While there’s no single formula for all factorizations, the following concepts and techniques are crucial:

Splitting the Middle Term (for Quadratic): To factor $ax^2 + bx + c$, find two numbers (let’s call them ‘p’ and ‘q’) such that:
- $p + q = b$ (the coefficient of the x term)
- $p * q = a * c$ (the product of the coefficient of $x^2$ and the constant term)
Then, rewrite the middle term ($bx$) as $px + qx$ and proceed with factoring by grouping.
Factor Theorem (for Cubic and higher degree): If $p(k) = 0$ for a polynomial $p(x)$, then $(x – k)$ is a factor of $p(x)$. We find ‘k’ by trying different values (usually factors of the constant term). Once a factor is found, we can use polynomial long division or synthetic division to divide $p(x)$ by $(x – k)$ and find the remaining factor.

Examples

Let’s look at some examples to illustrate the techniques:

Example-1: Factoring a Quadratic Polynomial

Factorize $x^2 + 5x + 6$

Here, $a=1$, $b=5$, and $c=6$. We need to find two numbers that add up to 5 and multiply to 6. Those numbers are 2 and 3. So we rewrite the expression:

$x^2 + 5x + 6 = x^2 + 2x + 3x + 6$

Now, group the terms:

$(x^2 + 2x) + (3x + 6)$

Factor out the common factors:

$x(x + 2) + 3(x + 2)$

Finally, factor out the common binomial $(x + 2)$:

$(x + 2)(x + 3)$ Therefore, the factors are $(x+2)$ and $(x+3)$.

Example-2: Factoring a Cubic Polynomial using Factor Theorem

Factorize $x^3 – 7x + 6$

Let $p(x) = x^3 – 7x + 6$. We’ll try factors of the constant term (6), which are $\pm 1, \pm 2, \pm 3, \pm 6$.

Let’s try $x = 1$: $p(1) = (1)^3 – 7(1) + 6 = 1 – 7 + 6 = 0$. Therefore, $(x – 1)$ is a factor.

Now, we can divide $x^3 – 7x + 6$ by $(x-1)$ using polynomial long division or synthetic division. Using polynomial long division will give us: $x^2+x-6$

Now we have $x^3 – 7x + 6 = (x – 1)(x^2 + x – 6)$

Finally, we can factor the quadratic expression $(x^2 + x – 6)$. We need two numbers that add up to 1 and multiply to -6, which are 3 and -2:

$x^2 + x – 6 = (x + 3)(x – 2)$

Therefore, $x^3 – 7x + 6 = (x – 1)(x + 3)(x – 2)$

Theorem with Proof

Factor Theorem:

If $p(k) = 0$ for a polynomial $p(x)$, then $(x – k)$ is a factor of $p(x)$.

Proof:

Let $p(x)$ be a polynomial. By the Division Algorithm, we can write:

$p(x) = (x – k) * q(x) + r$

where $q(x)$ is the quotient and $r$ is the remainder. Since $(x – k)$ has degree 1, the remainder $r$ must be a constant.

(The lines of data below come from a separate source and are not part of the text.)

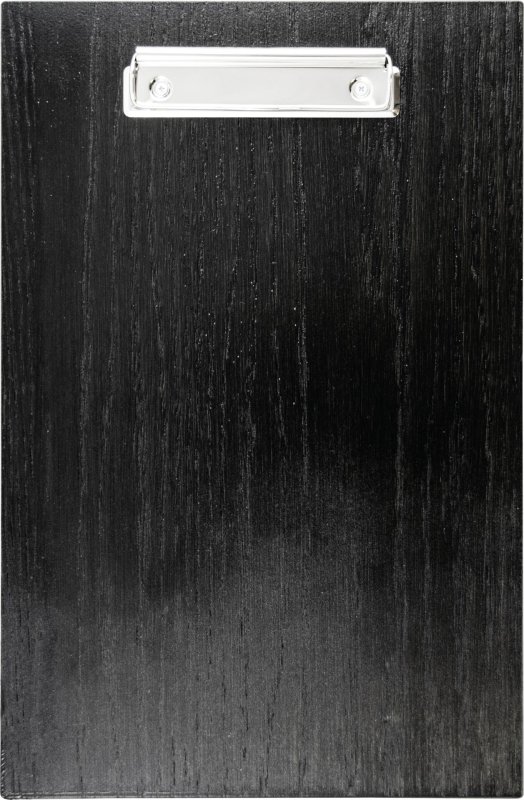 Klemmbrett für Tageskarte A4, Eiche dunkelbraun (1)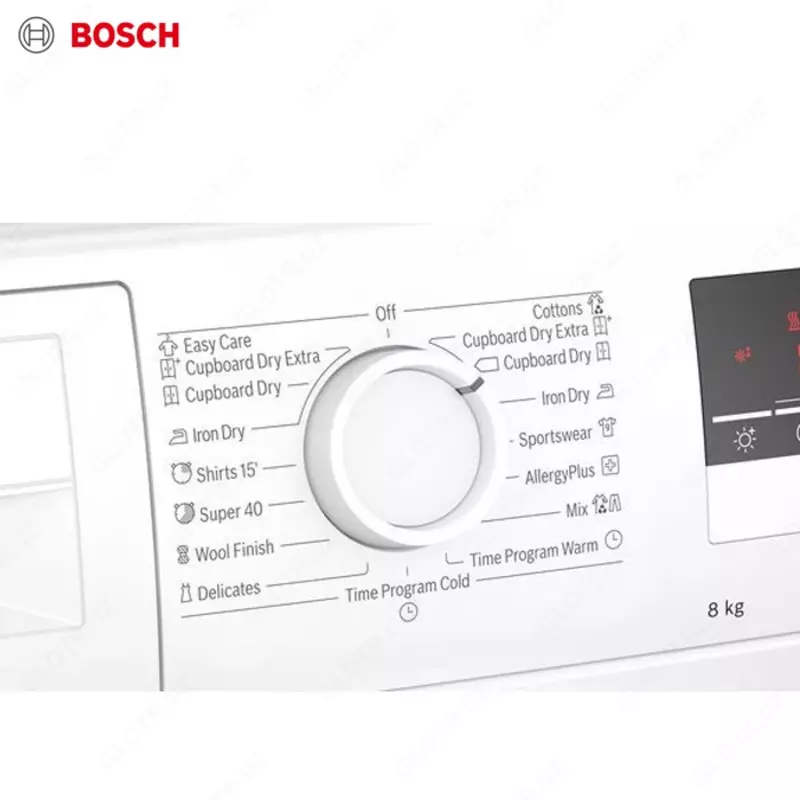 Конденсационная сушильная машина BOSCH WTN85423ME 8кг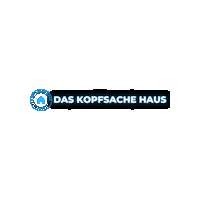 Kopfsachehaus Sticker by Kopfsache Akademie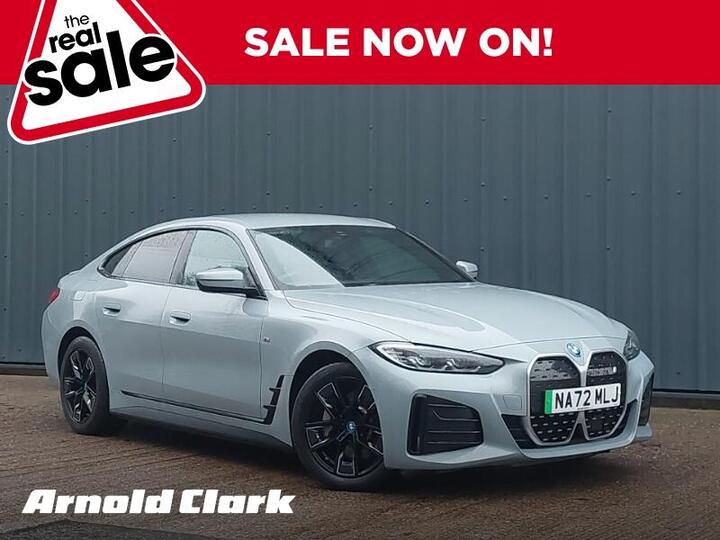 BMW I4 40 83.9kWh M Sport Gran Coupe Auto EDrive 5dr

Now, let’s substitute $x = k$:

$p(k) = (k – k) * q(k) + r$

$p(k) = 0 * q(k) + r$

$p(k) = r$

If $p(k) = 0$, then $r = 0$. This means:

$p(x) = (x – k) * q(x) + 0$

$p(x) = (x – k) * q(x)$

Therefore, $(x – k)$ is a factor of $p(x)$.

Common mistakes by students

Incorrectly Splitting the Middle Term: Students often struggle to find the correct pair of numbers that satisfy both the sum and product conditions. Careful consideration and practice are key.
Forgetting to Factor Out Completely: Students might factor out a common factor in one step but miss the opportunity to factor further at a later step.
Using the wrong factors in the Factor Theorem: Trying random numbers without thinking about the factors of the constant term, which leads to more time spent on the problem.
Mixing up the signs: Carelessness with positive and negative signs can lead to errors, particularly in quadratic equations.
Not recognizing common factors overlooking the possibility of taking a common factor before using other methods.

Real Life Application

Factorization is used extensively in many fields:

Engineering: Designing structures, circuits, and systems often involves solving polynomial equations to model various physical phenomena.
Computer Graphics: Polynomials are used to represent curves and surfaces, which are essential for creating 3D models and animations. Factorization is needed to analyze and manipulate these models.
Finance: Financial modeling and investment analysis often utilize polynomial equations to calculate returns, analyze risks, and predict market trends.
Physics: Describing the motion of an object in space.

Fun Fact

The Fundamental Theorem of Algebra states that every non-constant single-variable polynomial with complex coefficients has at least one complex root. This means that a polynomial of degree ‘n’ will have exactly ‘n’ roots (counting multiplicities) in the complex number system. Factorization helps us find those roots!